The IBM Security System Preferences pane is created when you install the IBM Security DirectControl Agent for Mac. You can use this pane to uninstall the IBM Security DirectControl Agent for Mac. Uninstalling the agent from the IBM Security System Preferences pane also leaves the AD domain.

To uninstall the IBM Security DirectControl Agent for Mac from the IBM Security System Preferences pane

  1. Open System Preferences, then click Centrify.

    Alt

  2. Click Uninstall, then click OK at the confirmation prompt.

    If you are currently joined to a domain, it will prompt the Leave Domain First dialog. For more information, see Leaving an Active Directory Domain below.

    Alt

  3. Enter administrator credentials and click OK.

    The uninstall process starts.

  4. Click OK to quit when you see the window indicating that the IBM Security DirectControl Agent for Mac was uninstalled.

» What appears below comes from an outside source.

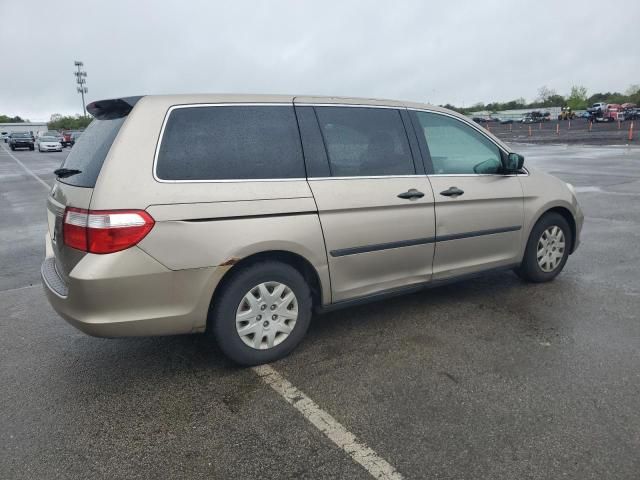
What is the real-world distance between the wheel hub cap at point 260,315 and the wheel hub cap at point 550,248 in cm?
271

Run the uninstall.sh Script

The uninstall.sh script is installed by default in the /usr/local/share/centrifydc/bin directory on each Centrify-managed system.

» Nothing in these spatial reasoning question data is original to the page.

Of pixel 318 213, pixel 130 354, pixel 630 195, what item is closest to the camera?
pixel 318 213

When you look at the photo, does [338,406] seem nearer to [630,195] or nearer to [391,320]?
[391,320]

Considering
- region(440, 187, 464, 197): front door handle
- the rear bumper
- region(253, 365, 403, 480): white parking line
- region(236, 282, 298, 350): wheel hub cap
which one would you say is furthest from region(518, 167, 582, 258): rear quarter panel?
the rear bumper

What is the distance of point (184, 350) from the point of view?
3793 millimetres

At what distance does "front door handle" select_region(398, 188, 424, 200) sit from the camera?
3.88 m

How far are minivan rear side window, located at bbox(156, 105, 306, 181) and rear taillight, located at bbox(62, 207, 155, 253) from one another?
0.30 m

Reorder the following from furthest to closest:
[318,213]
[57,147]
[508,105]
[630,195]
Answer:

To remove the IBM Security DirectControl Agent for Mac by running the uninstall.sh script

  1. Open a Terminal window on the computer where the DirectControl agent is installed. For example, select Applications > Utilities > Terminal.

  2. Switch to the root user or a user with superuser permissions. For example:

    su -

    Password: root_password

  3. Run the uninstall.sh script. For example:

    /bin/sh /usr/local/share/centrifydc/bin/uninstall.sh

    The uninstall.sh script will detect whether the IBM Security DirectControl Agent for Mac is currently installed on the local computer and whether the computer is currently joined to a domain. If the computer is not currently joined to a domain, the script will begin removing IBM Security files from the local computer.

Leaving an Active Directory Domain

To start the IBM Security program for joining or leaving a domain:

  1. Click Applications > Utilities > IBM Security, then double-click IBM Security Join Assistant to open it.

    Click Continue on the Welcome page and the join assistant displays information about the domain to which the computer is connected:

    Alt

  2. Select whether to disable the computer object in Active Directory, remove the computer object from Active Directory, or leave without contacting Active Directory.

    • Disable: Disables the computer object in Active Directory.
    • Remove: Removes the computer object from Active Directory.
    • Leave without contacting Active Directory: This option forces the local computer's settings to their pre-join conditions without contacting Active Directory. The Computer Object will not be removed or disabled in Active Directory.

    Use this option if the Active Directory computer account has been modified or deleted so that the host computer can no longer work with it.

  3. Click Leave to leave the domain.